§ **Problem requirements**: Your task is to write out the lines from the line containing "T84P-7341-B" through the last line of the material, exactly.

§ **Available records**:

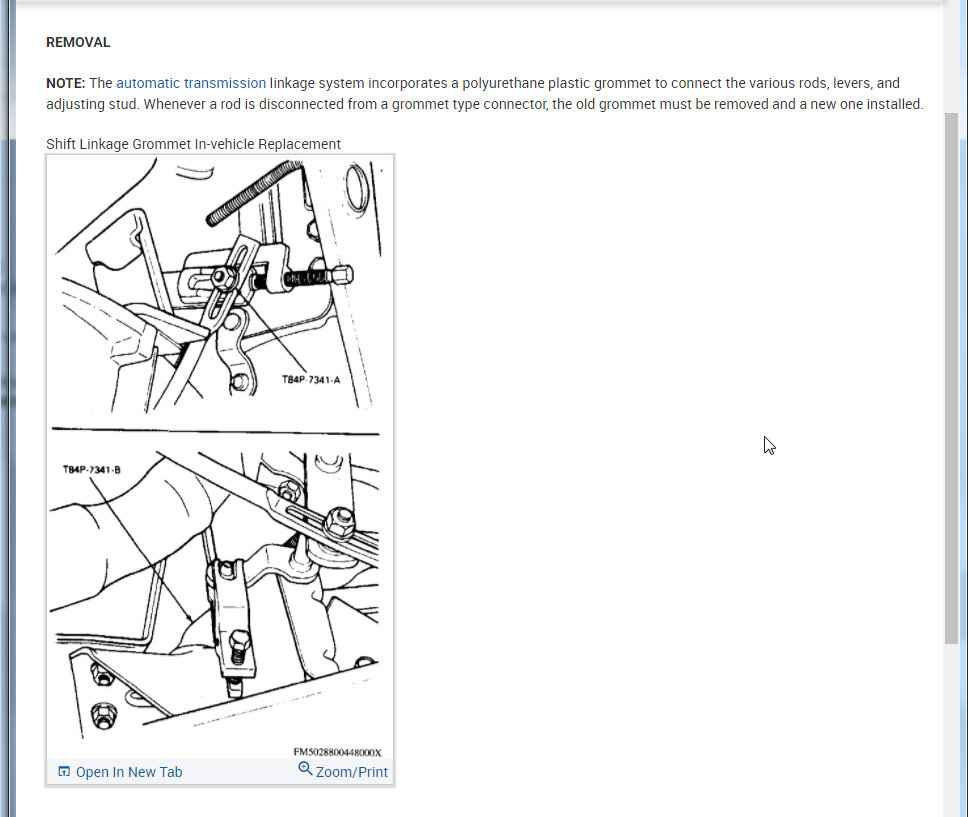 REMOVAL

NOTE: The automatic transmission linkage system incorporates a polyurethane plastic grommet to connect the various rods, levers, and adjusting stud. Whenever a rod is disconnected from a grommet type connector, the old grommet must be removed and a new one installed.

Shift Linkage Grommet In-vehicle Replacement

T84P-7341-A

T84P-7341-B

FM5028800448000X

Open In New Tab

Zoom/Print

§ **Result below**:
T84P-7341-B

FM5028800448000X

Open In New Tab

Zoom/Print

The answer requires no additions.